Democrats craft auto fuel efficiency deal
WASHINGTON – Congressional Democrats reached a compromise late Friday to boost automobile fuel economy by 40 percent, clearing the way for a House vote probably next week on an energy bill that Democratic leaders would like to send to President Bush before Christmas.
The agreement came after House Speaker Nancy Pelosi reached an accord with Rep.
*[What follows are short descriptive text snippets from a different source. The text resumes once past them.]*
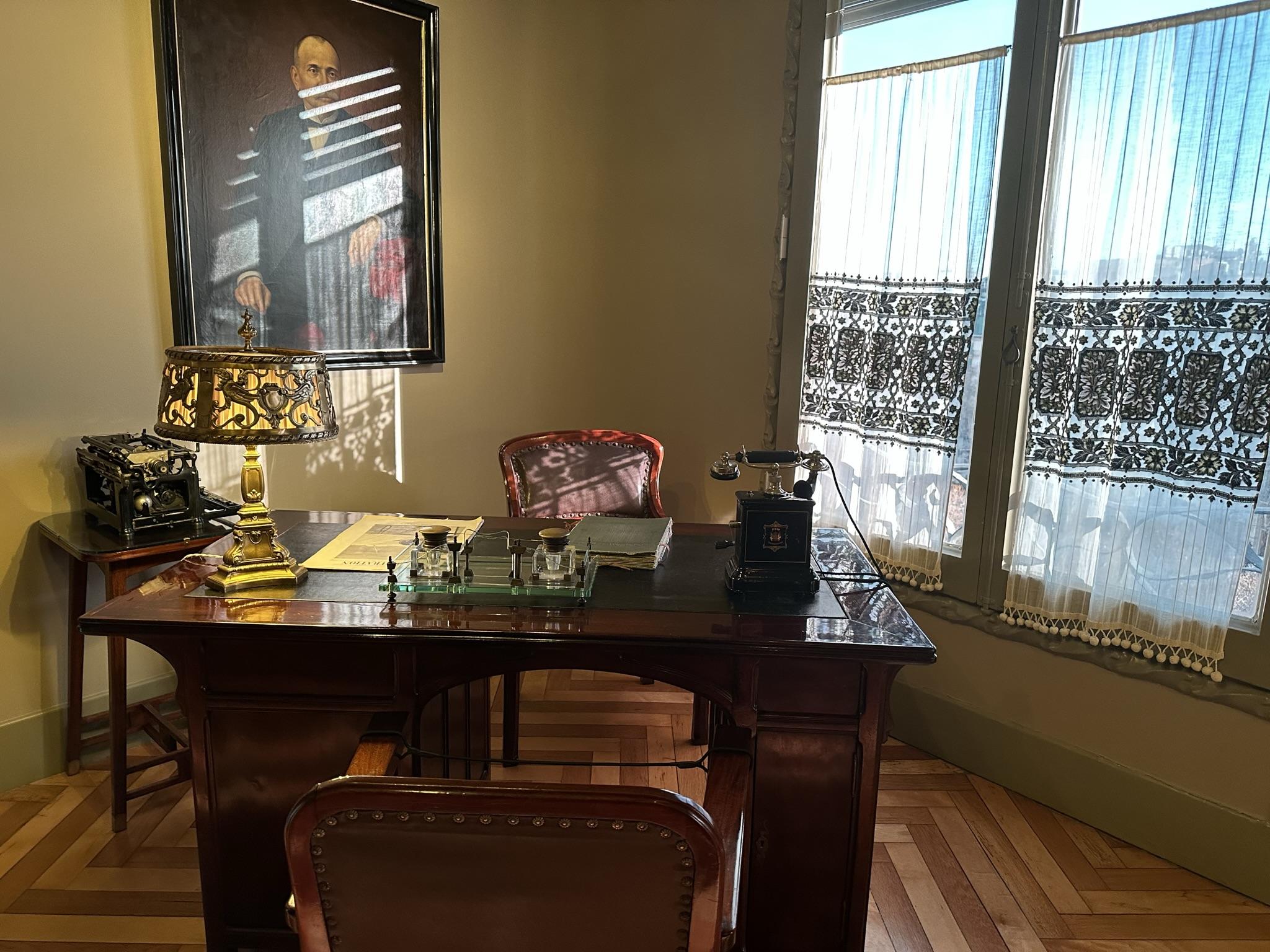 A sample of the interior exhibit showcasing the furniture and home office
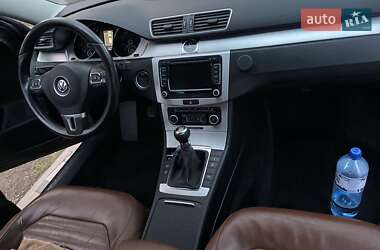 Универсал Volkswagen Passat 2011 в Каменец-Подольском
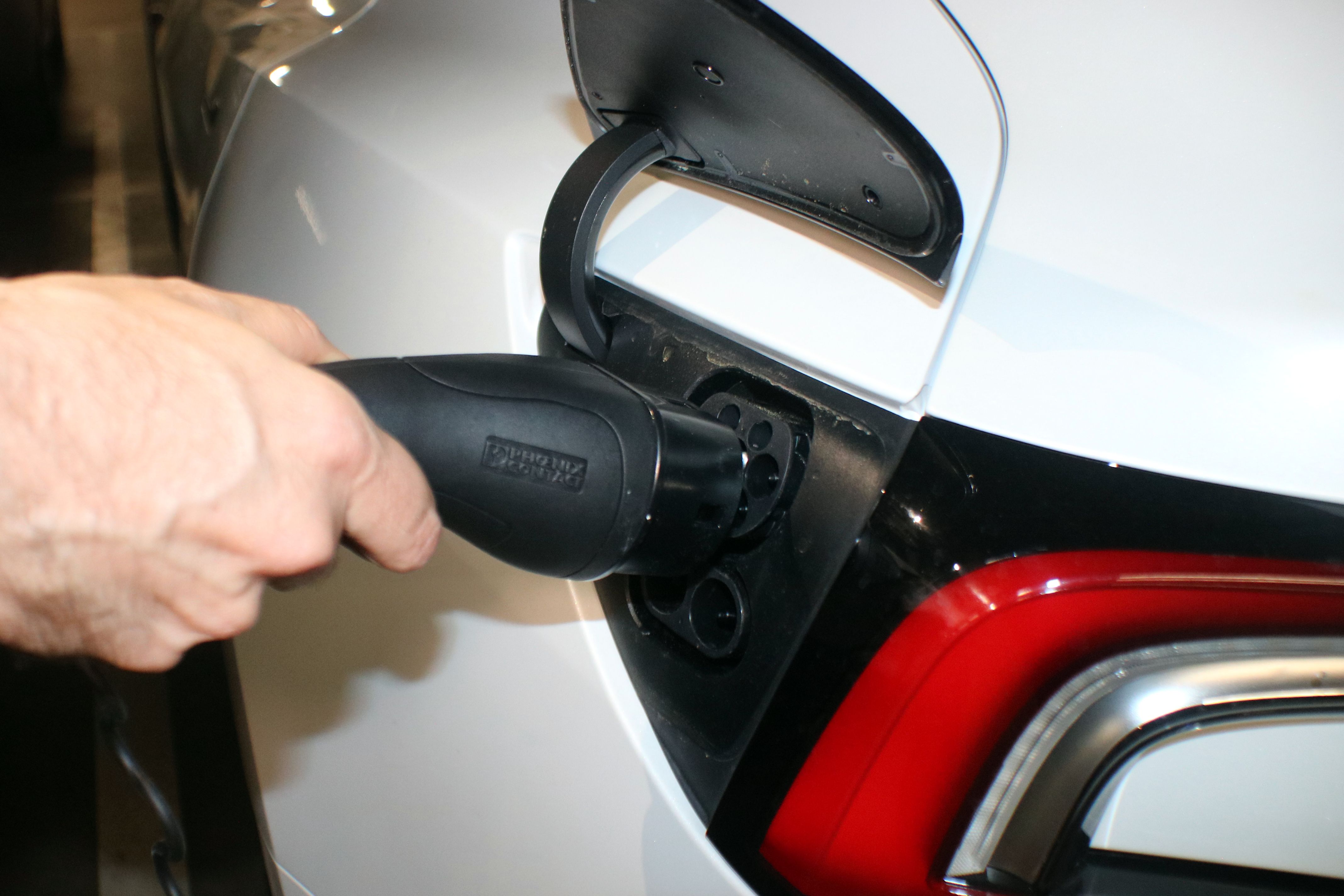 Les matriculacions de turismes pugen impulsades pels models electrificats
John Dingell, D-Mich., a longtime protector of the auto industry that dominates his home state, to ease the impact of the new fuel economy requirements.
Automakers would be required to meet an industrywide average of 35 miles per gallon for cars and light trucks, including SUVs, by 2020, the first increase by Congress in car fuel efficiency in 32 years.
With oil prices hovering near $90 a barrel and gasoline above $3 a gallon, Democrats have been eager to send Bush a package of new energy measures.
But Democratic leaders were stymied over disagreement on the auto fuel efficiency issues as Dingell, the longest-serving member of the House and chairman of the Energy and Commerce Committee, insisted on some provisions to ease the transition for automakers.
Agreement among Democrats on the auto fuel economy issue was viewed as key to getting the bill passed by the Senate, where opponents are sure to launch a filibuster, requiring 60 votes to overcome.
Sen. Carl Levin, D-Mich., who strongly opposed the 35 mpg requirement when it passed the Senate in June, endorsed Friday’s compromise. It “will require new fuel economy standards that will be challenging for auto manufacturers,” he said in a statement. “(But) we got concessions on some of the most important issues.”
Under the agreement, the ability of carmakers to use production of so-called flex-fuel vehicles that run on 85 percent ethanol to offset some of the fuel efficiency increases would be extended five years, to 2014. Also, the new standards would be set on the basis of vehicle weight, giving manufactures greater flexibility to meet the requirements for SUVs and pickup trucks.
Still, the industry overall must achieve 35 mpg average, counting all vehicles, by 2020, compared with the current requirement of 27.5 mpg fleet average for cars – a level that has not increased since 1989 – and 22 mpg for SUVs, passenger vans and pickups.